-
Notifications
You must be signed in to change notification settings - Fork 1k
Description
Summary
An automated scan of all 1767 nf-core modules found 39 modules where the directory name (modules/nf-core/<tool>/<subtool>/) does not match the actual command invoked in the script: block of main.nf. Per nf-core convention, modules should follow tool/subtool naming that matches the CLI tool being called.
This issue was prompted by the discussion in #10959 (comment) about mcstaging/* modules being grouped by purpose rather than by tool name.
Each case below needs human review to determine the appropriate action (rename, restructure, or document as acceptable exception).
Mismatches by Category
🔬 Imaging / mcmicro modules (grouped by purpose instead of tool)
These modules are grouped under umbrella directories by function rather than by tool name:
| Reviewed? | Module path | Dir tool name | Actual command | Notes |
|---|---|---|---|---|
mcstaging/imc2mc |
mcstaging | python /imc2mc/scripts/imc2mc.py |
Tool is imc2mc, grouped under mcstaging |
|
mcstaging/macsima2mc |
mcstaging | python /staging/macsima2mc/macsima2mc.py |
Tool is macsima2mc |
|
mcstaging/phenoimager2mc |
mcstaging | python /phenoimager2mc/scripts/phenoimager2mc.py |
Tool is phenoimager2mc |
|
vizgenpostprocessing/compiletilesegmentation |
vizgenpostprocessing | vpt |
Tool is vpt (Vizgen Postprocessing Tool) |
|
vizgenpostprocessing/preparesegmentation |
vizgenpostprocessing | vpt |
Tool is vpt |
|
vizgenpostprocessing/runsegmentationontile |
vizgenpostprocessing | vpt |
Tool is vpt |
|
coreograph |
coreograph | python /app/UNetCoreograph.py |
Script is UNetCoreograph.py |
|
basicpy |
basicpy | /opt/main.py |
Container-embedded script, no basicpy CLI binary (borderline) |
🧬 Tool suite vs. individual tool binary
The directory uses a suite/package name but the script calls a differently-named binary from that suite:
| Reviewed? | Module path | Dir tool name | Actual command | Notes |
|---|---|---|---|---|
fibertoolsrs/addnucleosomes |
fibertoolsrs | ft |
fibertools-rs installs as ft |
|
fibertoolsrs/extract |
fibertoolsrs | ft |
Same | |
fibertoolsrs/predictm6a |
fibertoolsrs | ft |
Same | |
gstama/collapse |
gstama | tama_collapse.py |
Conda pkg is gs-tama, tool is tama |
|
gstama/merge |
gstama | tama_merge.py |
Same | |
gstama/polyacleanup |
gstama | tama_flnc_polya_cleanup.py |
Same | |
cmseq/polymut |
cmseq | polymut.py |
cmseq is the suite, polymut is the specific tool |
|
vrhyme/extractunbinned |
vrhyme | extract_unbinned_sequences.py |
Helper script in vRhyme, not vRhyme itself | |
vrhyme/linkbins |
vrhyme | link_bin_sequences.py |
Same | |
fcs/fcsadaptor |
fcs | av_screen_x |
Internal NCBI FCS-adaptor binary name |
📦 Conda package name vs.
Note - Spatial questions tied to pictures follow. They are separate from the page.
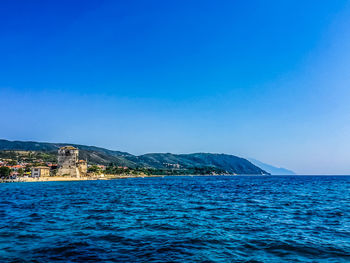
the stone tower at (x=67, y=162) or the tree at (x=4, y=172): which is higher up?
the stone tower at (x=67, y=162)

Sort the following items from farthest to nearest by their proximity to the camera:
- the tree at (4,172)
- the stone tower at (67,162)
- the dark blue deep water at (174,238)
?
the stone tower at (67,162)
the tree at (4,172)
the dark blue deep water at (174,238)

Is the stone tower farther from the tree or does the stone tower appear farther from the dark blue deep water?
the dark blue deep water

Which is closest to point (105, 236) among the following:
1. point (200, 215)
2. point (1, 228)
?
point (1, 228)

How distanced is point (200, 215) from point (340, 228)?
9576mm

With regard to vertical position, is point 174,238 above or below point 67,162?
above

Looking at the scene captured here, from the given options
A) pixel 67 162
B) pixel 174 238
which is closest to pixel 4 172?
pixel 67 162

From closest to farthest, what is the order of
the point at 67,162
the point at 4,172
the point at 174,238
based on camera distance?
1. the point at 174,238
2. the point at 4,172
3. the point at 67,162

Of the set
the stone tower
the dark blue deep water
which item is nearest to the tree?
the stone tower

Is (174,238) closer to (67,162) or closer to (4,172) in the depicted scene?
(4,172)

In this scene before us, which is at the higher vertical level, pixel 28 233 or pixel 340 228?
pixel 340 228

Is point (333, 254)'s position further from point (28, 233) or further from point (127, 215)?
point (28, 233)

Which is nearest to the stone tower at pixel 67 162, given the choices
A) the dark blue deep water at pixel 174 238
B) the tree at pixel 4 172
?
the tree at pixel 4 172

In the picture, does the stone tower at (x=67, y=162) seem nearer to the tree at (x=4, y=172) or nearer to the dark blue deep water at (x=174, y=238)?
the tree at (x=4, y=172)

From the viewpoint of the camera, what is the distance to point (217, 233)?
14.9 m
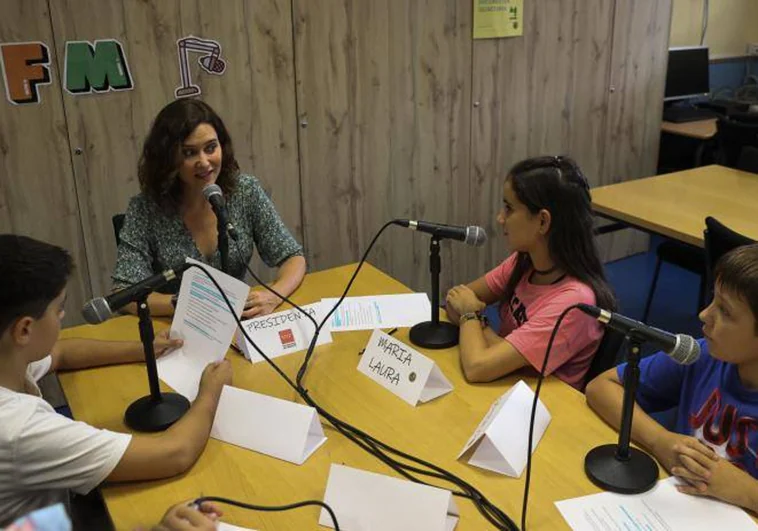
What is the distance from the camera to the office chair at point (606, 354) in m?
1.61

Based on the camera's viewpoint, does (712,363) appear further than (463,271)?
No

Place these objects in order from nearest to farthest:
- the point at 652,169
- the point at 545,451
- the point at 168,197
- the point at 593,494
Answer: the point at 593,494 < the point at 545,451 < the point at 168,197 < the point at 652,169

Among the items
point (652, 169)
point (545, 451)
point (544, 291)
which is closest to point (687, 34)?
point (652, 169)

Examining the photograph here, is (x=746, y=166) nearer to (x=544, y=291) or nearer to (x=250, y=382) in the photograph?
(x=544, y=291)

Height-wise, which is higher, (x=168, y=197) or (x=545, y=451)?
(x=168, y=197)

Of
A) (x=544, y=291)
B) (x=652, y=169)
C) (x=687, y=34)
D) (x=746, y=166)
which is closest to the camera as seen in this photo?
(x=544, y=291)

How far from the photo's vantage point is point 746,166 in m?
3.36

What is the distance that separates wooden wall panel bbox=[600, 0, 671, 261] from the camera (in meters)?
3.79

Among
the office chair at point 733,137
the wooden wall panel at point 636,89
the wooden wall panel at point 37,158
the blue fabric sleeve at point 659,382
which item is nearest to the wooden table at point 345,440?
the blue fabric sleeve at point 659,382

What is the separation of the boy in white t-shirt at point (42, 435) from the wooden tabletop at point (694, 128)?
3.93 meters

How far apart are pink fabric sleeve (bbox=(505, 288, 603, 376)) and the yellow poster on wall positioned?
205cm

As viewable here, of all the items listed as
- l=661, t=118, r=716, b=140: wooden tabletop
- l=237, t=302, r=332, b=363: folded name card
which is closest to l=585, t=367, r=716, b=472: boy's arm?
l=237, t=302, r=332, b=363: folded name card

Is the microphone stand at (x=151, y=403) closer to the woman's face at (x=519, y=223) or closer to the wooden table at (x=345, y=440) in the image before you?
the wooden table at (x=345, y=440)

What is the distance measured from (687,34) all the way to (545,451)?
455 cm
CLI binary name
The directory uses the Conda package name, but the installed binary has a different name:
| Reviewed? | Module path | Dir tool name | Actual command | Notes |
|---|---|---|---|---|
dragmap/align |
dragmap | dragen-os |
DragMap package installs dragen-os binary |
|
dragmap/hashtable |
dragmap | dragen-os |
Same | |
pbccs |
pbccs | ccs |
PacBio Conda pkg pbccs, binary is ccs |
|
pbjasmine |
pbjasmine | jasmine |
Conda pkg pbjasmine, binary is jasmine |
|
biohansel |
biohansel | hansel |
Conda pkg bio_hansel, binary is hansel |
|
kofamscan |
kofamscan | exec_annotation |
kofamscan installs exec_annotation as its CLI |
|
variantbam |
variantbam | variant |
VariantBam binary is just variant |
🔧 Wrapper/parallel tools with different names
| Reviewed? | Module path | Dir tool name | Actual command | Notes |
|---|---|---|---|---|
ltrfinder |
ltrfinder | LTR_FINDER_parallel |
Parallel wrapper, not ltr_finder itself |
|
ltrharvest |
ltrharvest | LTR_HARVEST_parallel |
Parallel wrapper (note: gt/ltrharvest correctly calls gt ltrharvest) |
🏷️ Functional/descriptive names instead of tool names
| Reviewed? | Module path | Dir tool name | Actual command | Notes |
|---|---|---|---|---|
unzip |
unzip | 7za |
Calls p7zip, not unzip |
|
unzipfiles |
unzipfiles | 7za |
Same | |
zip |
zip | 7z |
Calls p7zip, not zip |
|
shasum |
shasum | sha256sum |
macOS shasum vs GNU sha256sum |
|
amps |
amps | postprocessing.AMPS.r |
Actually calls HOPS package script | |
multiqcsav |
multiqcsav | multiqc |
Calls multiqc with SAV plugin, not a standalone tool |
🔀 Subcommand under wrong parent
| Reviewed? | Module path | Dir tool name | Actual command | Notes |
|---|---|---|---|---|
bcftools/rohviz |
bcftools | roh-viz |
Standalone tool, not a bcftools subcommand | |
genotyphi/parse |
genotyphi | parse_typhi_mykrobe.py |
Script name doesn't match directory | |
gens/preparecovandbaf |
gens | generate_cov_and_baf |
CLI entry point doesn't match directory | |
macsyfinder/download |
macsyfinder | msf_data install |
Separate database management tool | |
checkm2/databasedownload |
checkm2 | aria2c |
Just a download; checkm2 never called |
🌐 Platform/runtime tools
| Reviewed? | Module path | Dir tool name | Actual command | Notes |
|---|---|---|---|---|
deeptmhmm |
deeptmhmm | biolib run DTU/DeepTMHMM |
Runs via BioLib platform CLI |
Methodology
- Automated scan of all 1767 module
main.nffiles - Compared directory tool name against the primary command in the
script:block - Excluded shell builtins (
cat,echo,mkdir, etc.) and version-reporting blocks - Minor variations (case, hyphens, version suffixes like
gatk4→gatk) were not flagged - Each finding needs human review — some may be acceptable exceptions
Suggested Actions
For each module, the community should decide:
- Rename the module directory to match the actual tool (preferred for most cases)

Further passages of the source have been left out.